1. Strophe 1: „O Lamm Gottes, unschuldig / Am Stamm des Kreuzes geschlachtet, / Allzeit funden geduldig, / Wiewohl du warest verachtet. / All Sünd hast du getragen, / Sonst müsten wir verzagen. / Erbarm dich unser, o Jesu!“ (Entspricht dem `Agnus Dei, qui tollis peccata mundi, miserere nobis`). 2. Strophe 2: Wiederholung der ersten Strophe mit derselben Bitte um Erbarmen. 3. Strophe 3: „O Lamm Gottes, unschuldig / Am Stamm des Kreuzes geschlachtet, / Allzeit funden geduldig, / Wiewohl du warest verachtet. / Gib uns dein' Frieden, o Jesu!“ (Entspricht dem `Agnus Dei, qui tollis peccata mundi, dona nobis pacem`).

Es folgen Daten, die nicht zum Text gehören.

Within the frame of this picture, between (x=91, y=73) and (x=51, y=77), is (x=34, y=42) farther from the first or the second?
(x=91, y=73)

Diese dritte Strophe fügt dem Bittruf um Erbarmen die zentrale Bitte um Frieden hinzu, was die theologische Stoßrichtung des Liedes – die Vermittlung des Heils und des Friedens durch Christi Opfertod – prägnant unterstreicht. Das Lied war von Anfang an als Gemeindegesang für die Austeilung des Abendmahls in der evangelischen Liturgie gedacht und ersetzte das lateinische `Agnus Dei`, wodurch die Gemeinde aktiv und verständlich am Sakrament partizipieren konnte.

Bedeutung

„O Lamm Gottes, unschuldig“ ist ein Eckpfeiler des evangelischen Kirchengesangs und hat eine immense theologische und musikalische Bedeutung erlangt:

  • Liturgische Relevanz: Es wurde rasch zu einem festen Bestandteil der lutherischen Gottesdienstordnung, insbesondere als Gesang zur Kommunionsausteilung. Seine Platzierung in diesem Kontext unterstreicht die lutherische Theologie des Abendmahls als Sakrament der Vergebung und des Friedens, gestiftet durch Christi Leib und Blut.
  • Theologische Tiefe: Der Choral verdichtet zentrale Inhalte des christlichen Glaubens: die Sühnefunktion des Kreuzestodes Christi, seine Geduld im Leiden, die Überwindung der Sünde und die daraus resultierende göttliche Gnade und der Friede. Es ist ein tiefsinniges Bekenntnislied, das die Erlösung durch den „Gotteslamm“ meditiert.
  • Musikalische Einflussnahme: Die schlichte, doch ergreifende Melodie und der tiefgründige Text haben unzählige Komponisten inspiriert:
  • * Johann Sebastian Bach: Bachs Verwendung des Chorals im Eingangschor seiner *Matthäus-Passion* („Kommt, ihr Töchter, helft mir klagen“) ist vielleicht das bekannteste Beispiel. Dort erscheint die Melodie als Cantus firmus, gespielt von Oboen und Traversflöten, und symbolisiert das unschuldige Lamm, das zur Schlachtbank geführt wird – eine musikalische Deutung von atemberaubender Ausdruckskraft. Darüber hinaus harmonisierte Bach den Choral in verschiedenen Kantaten und Choralsätzen für Orgel. * Johannes Brahms: Integrierte die Melodie in seinen Motetten *Fest- und Gedenksprüche*, Op. 109, Nr. 1. * Max Reger: Schuf eine Choralfantasie über das Lied (Op. 67, Nr. 24), die seine tiefe Verehrung für den Choral und seine kompositorische Meisterschaft unterstreicht. * Auch im 20. Jahrhundert wurde das Lied von Komponisten wie Ernst Pepping und Helmut Bornefeld aufgegriffen und neu interpretiert.
  • Zeitlose Präsenz: Bis heute ist „O Lamm Gottes, unschuldig“ eines der beliebtesten und meistgesungenen Chorallieder im evangelischen Gesangbuch (EG 190). Seine Würde, seine theologische Dichte und seine musikalische Eingängigkeit sichern ihm einen dauerhaften Platz im liturgischen Leben und in der musikalischen Erinnerungskultur.
  • Insgesamt steht „O Lamm Gottes, unschuldig“ nicht nur als Zeugnis der frühen Reformationszeit, sondern als ein zeitloses Meisterwerk des Kirchengesangs, das die Botschaft von der Erlösung durch das Lamm Gottes über Jahrhunderte hinweg eindringlich vermittelt und Generationen von Gläubigen und Musikern tief berührt hat.